* **Written request**:
Put the data into a Markdown table with the columns No. and Line, starting at the line containing "How far from" and ending at the end of the data. Give each nonblank line its own numbered row and leave out blank lines.

* **Records for the exercise**:
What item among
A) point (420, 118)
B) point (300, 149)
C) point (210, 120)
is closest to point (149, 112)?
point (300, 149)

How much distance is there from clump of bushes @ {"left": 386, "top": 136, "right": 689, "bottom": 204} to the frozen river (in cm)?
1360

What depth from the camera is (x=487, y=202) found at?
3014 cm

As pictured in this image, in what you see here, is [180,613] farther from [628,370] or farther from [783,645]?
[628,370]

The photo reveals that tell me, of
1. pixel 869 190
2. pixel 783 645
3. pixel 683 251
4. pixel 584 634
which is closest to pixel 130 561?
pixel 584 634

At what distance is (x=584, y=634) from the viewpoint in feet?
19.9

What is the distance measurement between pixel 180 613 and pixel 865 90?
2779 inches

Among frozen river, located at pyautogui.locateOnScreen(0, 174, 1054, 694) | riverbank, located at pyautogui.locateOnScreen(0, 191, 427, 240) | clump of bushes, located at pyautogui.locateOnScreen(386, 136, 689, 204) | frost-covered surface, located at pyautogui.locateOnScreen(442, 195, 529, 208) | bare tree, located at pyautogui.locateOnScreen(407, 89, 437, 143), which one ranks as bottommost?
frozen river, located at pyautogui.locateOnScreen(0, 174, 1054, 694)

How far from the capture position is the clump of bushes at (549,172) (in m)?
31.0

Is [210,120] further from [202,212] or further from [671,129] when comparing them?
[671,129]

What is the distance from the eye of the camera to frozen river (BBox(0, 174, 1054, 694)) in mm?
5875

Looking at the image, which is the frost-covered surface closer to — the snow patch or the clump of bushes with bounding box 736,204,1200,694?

* **Solution to this problem**:
| No. | Line |
|---|---|
| 1 | How far from the capture position is the clump of bushes at (549,172) (in m)? |
| 2 | 31.0 |
| 3 | Is [210,120] further from [202,212] or further from [671,129] when comparing them? |
| 4 | [671,129] |
| 5 | What is the distance from the eye of the camera to frozen river (BBox(0, 174, 1054, 694)) in mm? |
| 6 | 5875 |
| 7 | Looking at the image, which is the frost-covered surface closer to — the snow patch or the clump of bushes with bounding box 736,204,1200,694? |